The surrounding rainforests stimulated an interest in natural history and especially botany, and he soon became proficient in plant identification, learning to recognise rainforest trees by their stems and bark. His collections and observations soon brought him to the attention of the Queensland Herbarium, where he was appointed assistant botanist in 1919, and decades later government botanist.

In 1929 he published the landmark book, Australian Rainforest Trees.

A couple of years ago, Dave Burrows and botanist Bill McDonald led a walk through the property that the Francis family had owned, and later wrote in the Land For Wildlife newsletter: “During the time that Francis was living at Kin Kin, the district was being cleared of its remnant rainforest… using a clearing technique called driving.

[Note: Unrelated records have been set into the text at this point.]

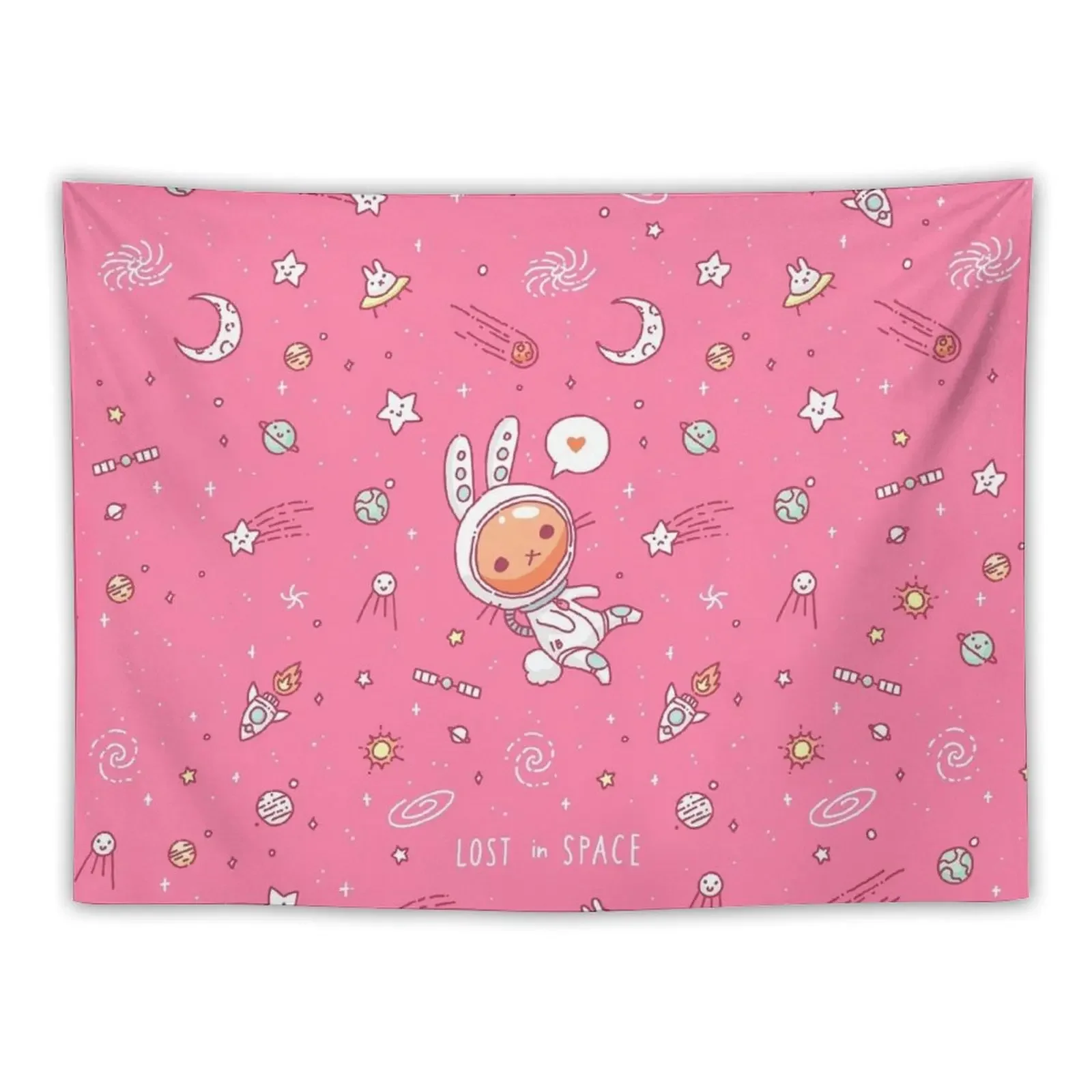 

Cute bunny in Space Tapestry Room Decorations Decoration For Rooms Cute Room Things Tapestry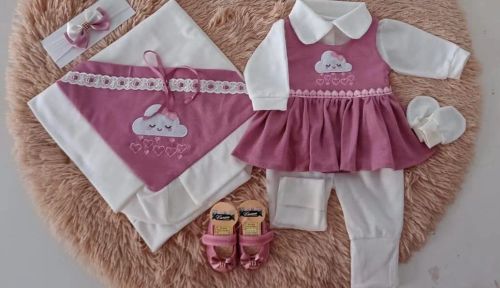 Kit conjunto saída maternidade 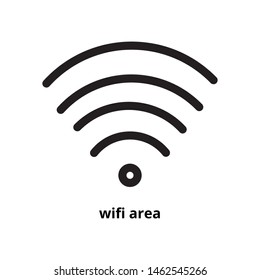 illustration of a wifi icon for creative logos or other pattern needs. illustration of the wifi area sign, the vector can be edited. web icon, logo design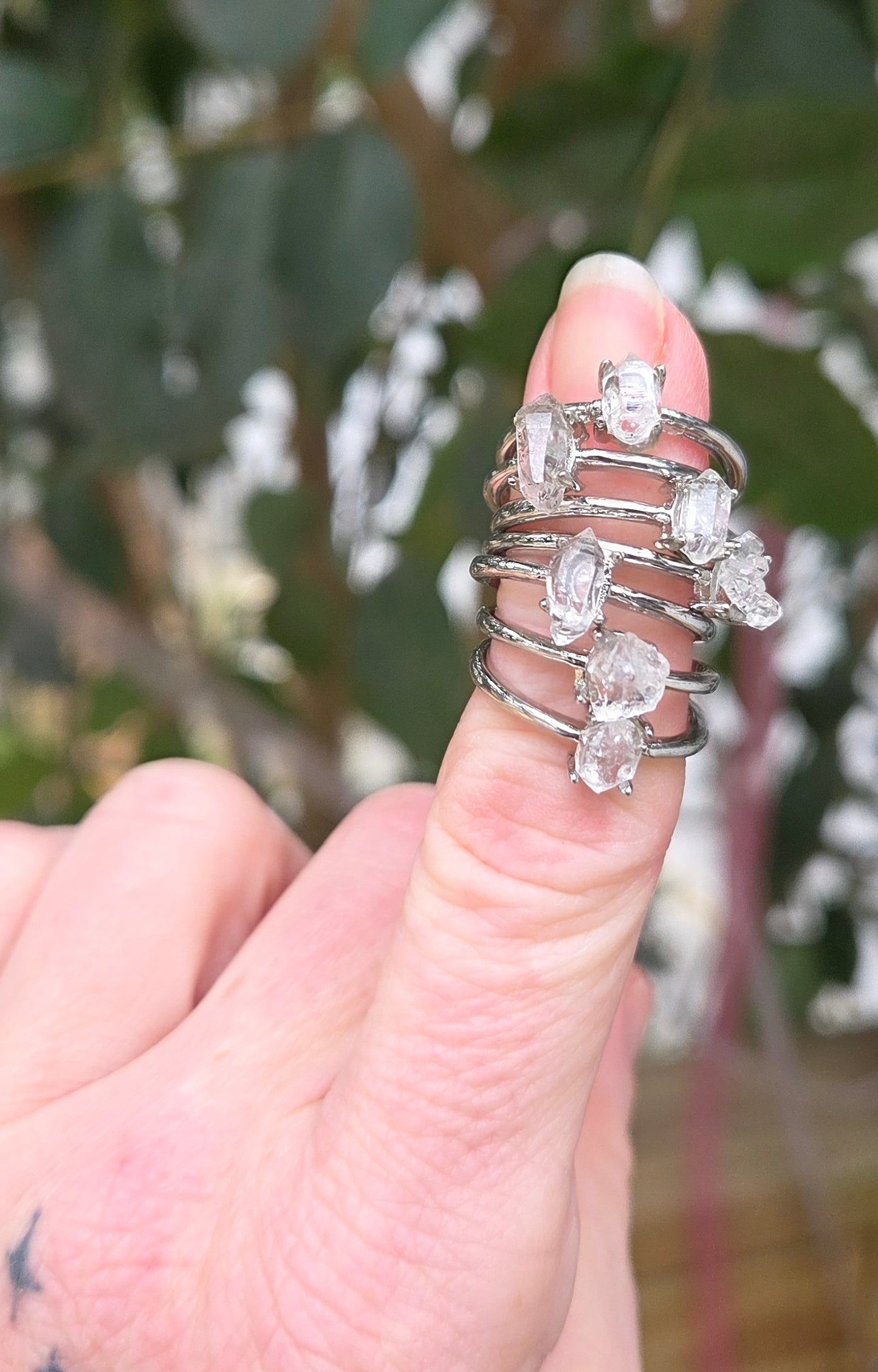 Herkimer Diamond Ring 💍 (smaller stone)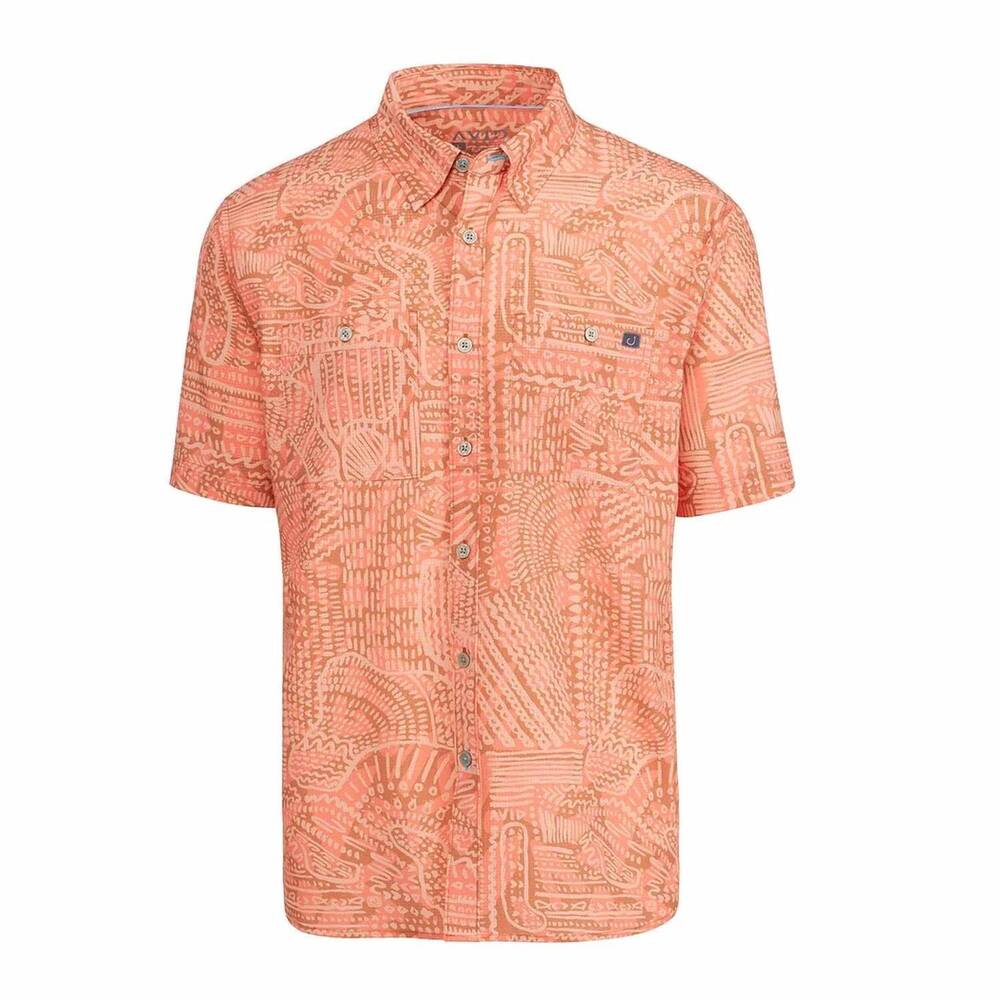 NEW AVID men's baja performance short sleeve shirt in clearwater clay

This is where all the trees on a hillside were partially cut, then a large tree at the top of the slope was felled, causing a domino effect where the entire forest collapsed… Very little remnant rainforest was left from this initial clearing. I have come across occasional large trees retained along the creek or for shade but generally even the creeks were cleared.

“The impact on faunal populations and water quality must have been catastrophic… Apart from some large Moreton Bay figs standing today, most of [the] Francis’ property was also cleared.

“One hundred years later community attitudes and land use patterns have changed in the area. Many of the steep slopes and waterways have regenerated or been replanted with a range of native species. There are now many landowners who see themselves as forest custodians and are nurturing the patches of regenerating rainforest on their properties.”

Switching off the slideshow, Dave says: “I think having a historical context is really important. The value of regrowth is that it’s the land trying to heal itself through natural processes. The wattles and legumes come up first and they enrich the soil and certain species pop up.

“Some people don’t place much value on this kind of vegetation if you want to run cattle or run a farm, but if you just want to bring the bush back this will do it, and if you give it time you’ll have remnant forest again.

“There are some areas of old growth left but not that much, and by that I mean areas that have never been cleared. The white settlers came in and took out all the big kauris, beech and cedar.

“In the presentation there’s a photo of Ringtail Creek where the forestry cleared in the 1970s but they left this little gully, including a 300-year-old tree, because it was a stony gully and too hard to clear. Before the ‘70s that was all remnant forest.

“I guess the story is that while it’s been cleared in the past there are little pockets of jewels across the landscape, many of them on private property.”

And bringing those gems into Noosa’s network of protected land, through various voluntary conservation agreements or council purchases through the Environment Levy, is Dave’s passion for the remainder of his career.